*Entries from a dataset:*
◆ ◆ ◆ ◆ ◆
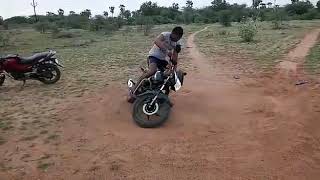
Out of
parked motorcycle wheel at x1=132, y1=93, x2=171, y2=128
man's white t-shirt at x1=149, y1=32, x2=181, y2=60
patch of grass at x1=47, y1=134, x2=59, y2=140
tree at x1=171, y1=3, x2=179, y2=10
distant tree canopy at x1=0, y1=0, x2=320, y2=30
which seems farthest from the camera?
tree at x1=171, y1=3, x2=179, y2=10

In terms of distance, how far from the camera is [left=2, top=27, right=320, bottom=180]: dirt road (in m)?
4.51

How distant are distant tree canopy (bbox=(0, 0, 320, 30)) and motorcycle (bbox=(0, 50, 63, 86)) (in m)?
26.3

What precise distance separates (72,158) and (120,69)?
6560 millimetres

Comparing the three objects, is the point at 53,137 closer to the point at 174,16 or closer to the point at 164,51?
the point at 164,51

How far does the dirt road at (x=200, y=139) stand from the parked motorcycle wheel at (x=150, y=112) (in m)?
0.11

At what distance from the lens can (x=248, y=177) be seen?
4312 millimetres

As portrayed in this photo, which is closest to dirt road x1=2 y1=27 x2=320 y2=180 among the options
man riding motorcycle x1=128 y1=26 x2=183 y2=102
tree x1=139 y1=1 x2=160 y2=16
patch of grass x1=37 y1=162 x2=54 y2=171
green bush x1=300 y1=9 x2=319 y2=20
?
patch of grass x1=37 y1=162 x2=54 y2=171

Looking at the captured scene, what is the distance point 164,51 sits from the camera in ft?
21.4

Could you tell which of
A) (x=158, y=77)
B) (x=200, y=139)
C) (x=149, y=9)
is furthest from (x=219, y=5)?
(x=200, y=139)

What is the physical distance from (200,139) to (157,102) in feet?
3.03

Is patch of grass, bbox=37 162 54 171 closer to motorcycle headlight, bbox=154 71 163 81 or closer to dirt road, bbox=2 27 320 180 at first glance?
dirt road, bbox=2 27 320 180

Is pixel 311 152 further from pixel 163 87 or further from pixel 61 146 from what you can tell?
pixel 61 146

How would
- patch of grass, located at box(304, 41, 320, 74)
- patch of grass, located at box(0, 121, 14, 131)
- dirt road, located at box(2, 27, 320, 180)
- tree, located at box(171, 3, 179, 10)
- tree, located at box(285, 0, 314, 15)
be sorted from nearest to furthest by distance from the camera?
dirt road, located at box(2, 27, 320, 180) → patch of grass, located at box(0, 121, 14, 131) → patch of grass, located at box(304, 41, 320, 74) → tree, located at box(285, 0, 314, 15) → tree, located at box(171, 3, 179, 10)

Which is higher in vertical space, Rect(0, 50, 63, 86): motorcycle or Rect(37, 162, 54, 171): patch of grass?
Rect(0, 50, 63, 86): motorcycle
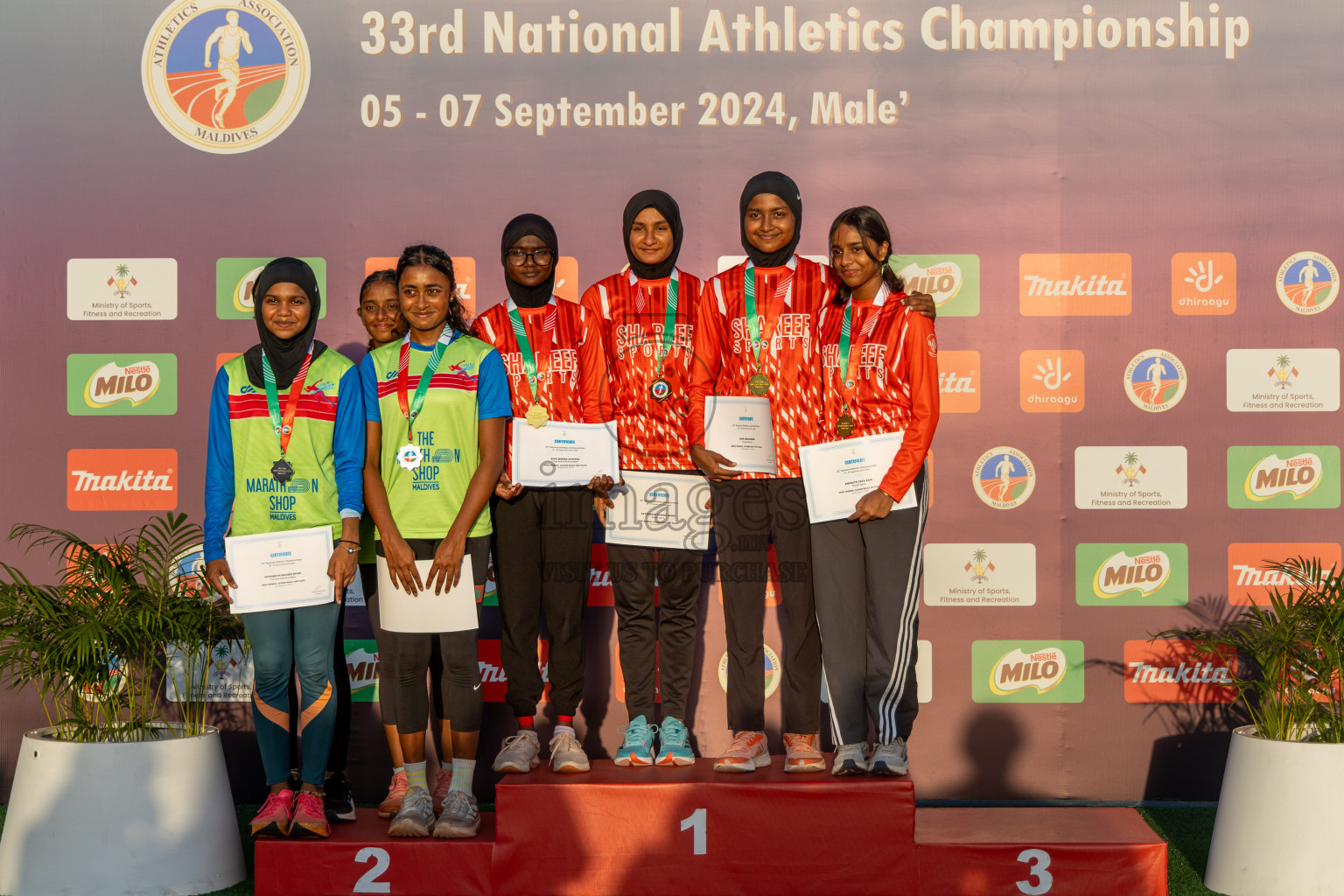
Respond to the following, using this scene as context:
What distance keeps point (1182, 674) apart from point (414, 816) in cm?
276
◆ ◆ ◆ ◆ ◆
From the line holding "Which is higher" to the last line of the listing, please output each line exactly as it stands. Pictures stay out of the copy.

*Output for this task:*
Which is higher in vertical space, Rect(0, 50, 63, 86): motorcycle or Rect(37, 162, 54, 171): patch of grass?
Rect(0, 50, 63, 86): motorcycle
Respond to the following, using this scene as context:
What distance keeps point (1182, 674) apart from point (414, 816) in cm?
276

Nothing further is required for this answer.